Perspective
Do you ever just feel like your standing in a field all alone??? Or that everything you attempt to do never works out?? Well if not you are so lucky!!!! Im having one of those days where nothing is going right and Im very adaptable to change but college is around the corner and relationships are rocky right now. I have all of these tests that I need to take to even be able to get into college and recently have found that I am horrible at studying!!! How crazy is that?? Im not ok with my dreams being out of reach. I just feel like I need to get alone and be with God. This afternoon I had that thought then immediately thought I dont have the strength nor the energy to even do that.("The LORD is my strength and my shield; my heart trusts in him, and I am helped. My heart leaps for joy and I will give thanks to him in song." Psalm 28:7) God quickly spoke to me and made me realize I was doing a lot of moaning and complaining to everyone but him. Yes he knows what is in my heart and he knows what my desires are but he likes to hear what I am feeling. Just like when your in a love relationship there has got to be communication on both ends.
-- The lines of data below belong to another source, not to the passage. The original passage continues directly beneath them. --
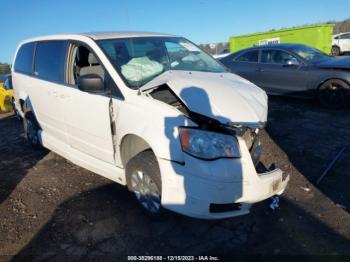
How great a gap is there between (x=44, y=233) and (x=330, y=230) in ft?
9.11

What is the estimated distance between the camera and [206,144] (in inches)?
112

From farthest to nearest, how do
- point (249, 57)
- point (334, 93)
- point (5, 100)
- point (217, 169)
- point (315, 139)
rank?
point (5, 100) → point (249, 57) → point (334, 93) → point (315, 139) → point (217, 169)

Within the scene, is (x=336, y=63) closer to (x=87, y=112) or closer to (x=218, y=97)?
(x=218, y=97)

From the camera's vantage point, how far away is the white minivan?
289cm

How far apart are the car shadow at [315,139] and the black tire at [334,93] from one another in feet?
0.76

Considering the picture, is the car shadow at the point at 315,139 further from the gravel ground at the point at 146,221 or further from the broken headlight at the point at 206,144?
the broken headlight at the point at 206,144

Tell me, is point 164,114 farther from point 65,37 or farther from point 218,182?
point 65,37

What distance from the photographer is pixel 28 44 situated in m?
5.66

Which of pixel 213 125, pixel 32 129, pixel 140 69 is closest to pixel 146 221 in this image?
pixel 213 125

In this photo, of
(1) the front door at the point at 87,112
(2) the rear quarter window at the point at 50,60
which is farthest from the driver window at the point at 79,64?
(2) the rear quarter window at the point at 50,60

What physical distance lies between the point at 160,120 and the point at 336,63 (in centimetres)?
605

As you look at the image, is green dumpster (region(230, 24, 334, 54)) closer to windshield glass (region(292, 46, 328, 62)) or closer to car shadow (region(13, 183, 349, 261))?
windshield glass (region(292, 46, 328, 62))

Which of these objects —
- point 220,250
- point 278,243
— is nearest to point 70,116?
point 220,250

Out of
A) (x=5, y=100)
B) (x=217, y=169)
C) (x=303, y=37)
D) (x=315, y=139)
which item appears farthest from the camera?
(x=303, y=37)
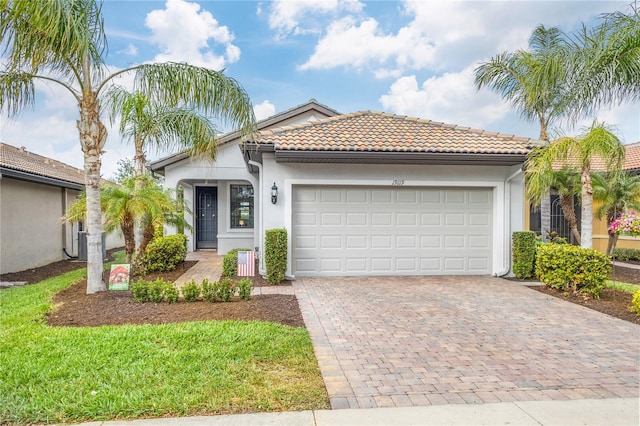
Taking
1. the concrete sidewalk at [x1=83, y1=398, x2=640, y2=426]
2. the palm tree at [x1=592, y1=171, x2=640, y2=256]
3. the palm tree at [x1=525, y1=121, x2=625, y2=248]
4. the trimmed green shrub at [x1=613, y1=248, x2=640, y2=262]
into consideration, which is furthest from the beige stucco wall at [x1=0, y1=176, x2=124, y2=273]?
the trimmed green shrub at [x1=613, y1=248, x2=640, y2=262]

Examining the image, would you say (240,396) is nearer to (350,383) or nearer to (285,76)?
(350,383)

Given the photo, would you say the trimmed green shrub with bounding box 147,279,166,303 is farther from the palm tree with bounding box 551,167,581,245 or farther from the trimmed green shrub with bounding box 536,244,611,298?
the palm tree with bounding box 551,167,581,245

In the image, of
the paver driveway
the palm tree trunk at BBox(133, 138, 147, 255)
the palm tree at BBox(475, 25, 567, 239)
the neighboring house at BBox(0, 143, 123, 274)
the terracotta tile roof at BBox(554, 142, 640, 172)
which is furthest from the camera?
the terracotta tile roof at BBox(554, 142, 640, 172)

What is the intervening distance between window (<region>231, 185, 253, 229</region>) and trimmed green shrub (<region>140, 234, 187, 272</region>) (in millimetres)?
4574

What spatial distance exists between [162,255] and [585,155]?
11.2 m

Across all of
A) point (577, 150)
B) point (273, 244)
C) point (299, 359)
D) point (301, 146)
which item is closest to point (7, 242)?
point (273, 244)

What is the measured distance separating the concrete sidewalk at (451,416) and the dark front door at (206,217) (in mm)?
15431

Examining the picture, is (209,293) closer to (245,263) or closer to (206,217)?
(245,263)

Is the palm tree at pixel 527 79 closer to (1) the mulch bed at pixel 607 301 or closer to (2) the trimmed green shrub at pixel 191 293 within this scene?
(1) the mulch bed at pixel 607 301

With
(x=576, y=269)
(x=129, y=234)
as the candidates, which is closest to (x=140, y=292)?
(x=129, y=234)

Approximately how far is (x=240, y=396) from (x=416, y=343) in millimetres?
2674

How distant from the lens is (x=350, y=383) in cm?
393

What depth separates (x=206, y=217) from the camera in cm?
1823

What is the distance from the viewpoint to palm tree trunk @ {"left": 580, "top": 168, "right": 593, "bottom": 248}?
27.8 feet
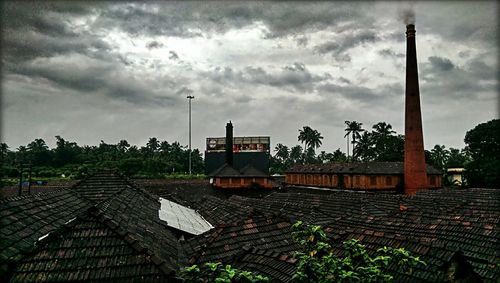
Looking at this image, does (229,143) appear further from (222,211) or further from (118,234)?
(118,234)

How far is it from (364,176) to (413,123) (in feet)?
32.7

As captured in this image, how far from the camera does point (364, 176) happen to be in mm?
40094

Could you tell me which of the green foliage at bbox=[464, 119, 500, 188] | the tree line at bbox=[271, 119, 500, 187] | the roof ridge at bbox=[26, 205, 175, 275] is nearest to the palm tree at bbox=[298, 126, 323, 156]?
the tree line at bbox=[271, 119, 500, 187]

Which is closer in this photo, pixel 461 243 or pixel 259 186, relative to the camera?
pixel 461 243

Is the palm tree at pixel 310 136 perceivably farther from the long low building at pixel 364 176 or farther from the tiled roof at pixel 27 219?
the tiled roof at pixel 27 219

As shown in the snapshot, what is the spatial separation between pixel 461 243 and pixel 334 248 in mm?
4445

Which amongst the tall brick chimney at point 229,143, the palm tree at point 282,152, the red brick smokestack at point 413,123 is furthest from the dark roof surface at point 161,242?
the palm tree at point 282,152

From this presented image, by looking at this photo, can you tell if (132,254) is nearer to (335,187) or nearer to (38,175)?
(335,187)

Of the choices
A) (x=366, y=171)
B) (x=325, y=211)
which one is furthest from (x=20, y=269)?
(x=366, y=171)

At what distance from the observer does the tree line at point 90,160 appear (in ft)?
161

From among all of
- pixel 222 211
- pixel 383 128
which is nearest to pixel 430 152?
pixel 383 128

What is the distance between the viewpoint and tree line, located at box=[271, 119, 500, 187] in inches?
1670

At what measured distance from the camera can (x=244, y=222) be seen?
12172 mm

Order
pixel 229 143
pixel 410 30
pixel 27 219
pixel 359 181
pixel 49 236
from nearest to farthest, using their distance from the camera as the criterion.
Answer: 1. pixel 49 236
2. pixel 27 219
3. pixel 410 30
4. pixel 359 181
5. pixel 229 143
It is kind of hard to learn about someone and feel comfortable with them when your only talking to yourself and the fact you feel completely retarded talking to yourself is a big reason why communication is a key to ANY kind of relationship lol
I feel like Im stuck in this rut and every time I climb out something tries to push me back in but I just had the revelation that its all in my perspective. Of course I wont succeed if all I'm thinking about is the fear of failing. So many times I think we assume the worst so we wont be disappointed but what a tragedy that is when God is wanting to bless us and build us so high up. I'm reminded of the scripture "but those who hope in the LORD will renew their strength. They will soar on wings like eagles; they will run and not grow weary, they will walk and not be faint." (Isaiah 40:31) Today I know for me I will allow God to speak to me and allow the fear of failure, the fear of disappointment, the fear of this the fear of that the fear.....This list could go on!!! I will allow him to remove those things and yea it may take awhile to get to that place. I love the quote "But I'm a train that's moving
And everyday I'm picking up speed" Its so perfect for where I am. Who knows if this blog will help someone, I pray it does but I guess it starts with me first. So take it from me, If your feeling down or just discouraged lets change our perspective.("Jesus looked at them and said, "With man this is impossible, but with God all things are possible." Matthew 19:26) We have so much potential that its a shame not to walk in that. No matter what your facing I believe in you. The key is believing in yourself first though. I pray this will speak to someone and if not, I know it helped me just to vent a little :) Be blessed and DREAM BIG!!!!!